Sadly there never seems to be enough staff, whether RN or assistant, but what I have found when emergencies occur, is that a good team helps each other out. With my graft fail patient, I got so tied up in that, I completely forgot my angina patient. It was after returning to the ward that after rushing the patient to the operating room that I remember the angina case, and I hurriedly went there expecting the worst. But he was happily eating dinner and pain free. He said the other nurses took care of him.

I found out that the most experienced nurse had given out all the meds for my other patients, and taken care of all there needs.

This happened in my first year of nursing, in a combined med-surg ward. When I went to thank the nurse, she said 'no problem, that's what we do here, we look out for each other.' It was the best place I've ever worked.
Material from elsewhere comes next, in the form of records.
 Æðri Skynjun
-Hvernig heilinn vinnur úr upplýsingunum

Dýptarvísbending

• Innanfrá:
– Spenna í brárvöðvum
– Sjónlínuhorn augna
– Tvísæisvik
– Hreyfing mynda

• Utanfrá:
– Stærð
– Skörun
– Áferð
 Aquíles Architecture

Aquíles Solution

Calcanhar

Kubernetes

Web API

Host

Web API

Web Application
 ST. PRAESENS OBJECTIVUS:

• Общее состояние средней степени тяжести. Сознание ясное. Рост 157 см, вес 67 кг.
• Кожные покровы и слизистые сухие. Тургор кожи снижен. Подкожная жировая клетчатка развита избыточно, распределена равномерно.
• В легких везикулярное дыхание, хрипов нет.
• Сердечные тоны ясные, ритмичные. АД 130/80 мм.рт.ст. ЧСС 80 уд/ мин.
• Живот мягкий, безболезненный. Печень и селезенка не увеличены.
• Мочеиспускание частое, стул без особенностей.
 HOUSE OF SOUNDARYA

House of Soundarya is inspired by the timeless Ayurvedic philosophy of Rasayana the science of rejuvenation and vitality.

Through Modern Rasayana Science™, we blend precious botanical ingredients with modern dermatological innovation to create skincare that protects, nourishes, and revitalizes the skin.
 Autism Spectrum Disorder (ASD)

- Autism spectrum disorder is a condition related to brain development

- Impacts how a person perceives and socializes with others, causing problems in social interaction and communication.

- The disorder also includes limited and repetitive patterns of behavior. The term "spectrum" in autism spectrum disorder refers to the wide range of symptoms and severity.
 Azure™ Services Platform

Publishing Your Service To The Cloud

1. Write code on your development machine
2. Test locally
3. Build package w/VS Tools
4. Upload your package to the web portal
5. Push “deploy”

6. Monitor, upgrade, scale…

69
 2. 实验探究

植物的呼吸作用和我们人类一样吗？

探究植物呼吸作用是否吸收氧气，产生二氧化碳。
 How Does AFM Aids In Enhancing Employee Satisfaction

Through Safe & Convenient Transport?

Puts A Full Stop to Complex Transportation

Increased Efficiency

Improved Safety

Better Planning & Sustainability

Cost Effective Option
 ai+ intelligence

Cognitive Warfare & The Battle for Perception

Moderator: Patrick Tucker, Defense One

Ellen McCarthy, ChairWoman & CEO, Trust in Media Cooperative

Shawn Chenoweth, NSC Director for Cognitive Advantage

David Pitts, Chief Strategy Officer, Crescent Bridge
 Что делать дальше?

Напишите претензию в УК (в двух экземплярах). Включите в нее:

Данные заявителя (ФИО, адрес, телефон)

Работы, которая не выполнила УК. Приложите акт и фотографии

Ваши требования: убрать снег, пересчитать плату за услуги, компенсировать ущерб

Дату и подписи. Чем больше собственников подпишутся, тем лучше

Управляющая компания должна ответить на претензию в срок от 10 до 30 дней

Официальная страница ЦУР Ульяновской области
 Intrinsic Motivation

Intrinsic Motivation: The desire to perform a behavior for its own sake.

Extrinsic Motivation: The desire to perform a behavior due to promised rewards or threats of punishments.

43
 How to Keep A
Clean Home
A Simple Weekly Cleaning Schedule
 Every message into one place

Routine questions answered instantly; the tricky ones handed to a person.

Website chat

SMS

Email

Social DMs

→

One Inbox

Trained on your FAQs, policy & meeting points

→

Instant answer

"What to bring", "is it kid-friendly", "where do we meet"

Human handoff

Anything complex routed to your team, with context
Specializes in orthopedic/trauma, Informatics, diabetes.

The buzz phrase I have been hearing lately is "working to full scope of our license" and someone explained to me that this management-speak meaning not just to the top of our scope, but to the bottom as well. That means toileting pts. I work on an ortho floor and toileting is one of the biggest issues and the #1 cause of falls. But the #1 complaint is the nurse not bringing pain meds fast enough. It sucks. can't win for losing.

I try to put them on the BSC or bedpan and then go get the meds and give them after finishing toileting.

So, you have your assignment that is set up for a team nursing ratio...you answer every call light that you walk by, and now you have to toilet every patient out of 15 that is calling for a bathroom visit...which is probably the most common reason for using a call bell (followed by PRN med request)....how do they even expect you to safely complete the tasks that cannot be delegated to a CNA...sure, if the patient cannot wait or they'll have an accident I can see helping those patients and not delegating and helping with some of the toileting with your other responsibilities but the staffing has to be arranged so that it can be done safely....with this set up I'd rather go back to primary care nursing and have the ratio reflect it.

A facility that I worked at had a meeting when I wasn't there (one of two nurses for the entire facility). Management said that if the CNA could not get to the task immediately then the nurse had to do it....and the aide had no problem informing me of this. At that time I was not only the nurse but also the medication tech because they did not show up...I took my 4 med carts for 110 residents held out the keys (no I wasn't going to really give them to her) and said, "all of these have to be passed in the next hour...would you like to do that while I go answer the bell (which was for a toilet)?"....she didn't like the response but she shut up.